Finalement, un peu pour se débarrasser de son supérieur sûrement, Martial a accepté de rencontrer cette recrue mais en précisant que ça ne voulait pas dire qu'il acceptait cette collaboration éventuelle. Le supérieur a hoché la tête et est allé chercher la recrue.
En attendant, Martial a commencé a boire le café que lui a apporté son supérieur en regardant tous les papiers qu'il avait encore à faire.
Le supérieur a pas mis longtemps à revenir avec quelqu'un, la nouvelle recrue dont il avait été question et j'ai reconnu l'inspecteur Guyon (en même temps, le contraire m'aurait étonné).

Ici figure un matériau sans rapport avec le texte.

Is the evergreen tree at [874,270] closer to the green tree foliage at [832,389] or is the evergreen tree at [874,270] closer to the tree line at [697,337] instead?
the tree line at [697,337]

Elle était comme elle est aujourd'hui : l'air réfléchie et observatrice avec les cheveux attachés, là en queue de cheval, sur l'épaule.
Martial l'a vue, son regard a croisé le sien et, je sais pas du tout ce qu'il s'est passé. Les yeux de Martial se sont écarquillé pendant qu'il regardait Julie et, comme si il était stupéfait ou quelque chose comme ça, il a lâché sa tasse. Elle a rebondi par terre et a éclaboussé la chemise de Martial.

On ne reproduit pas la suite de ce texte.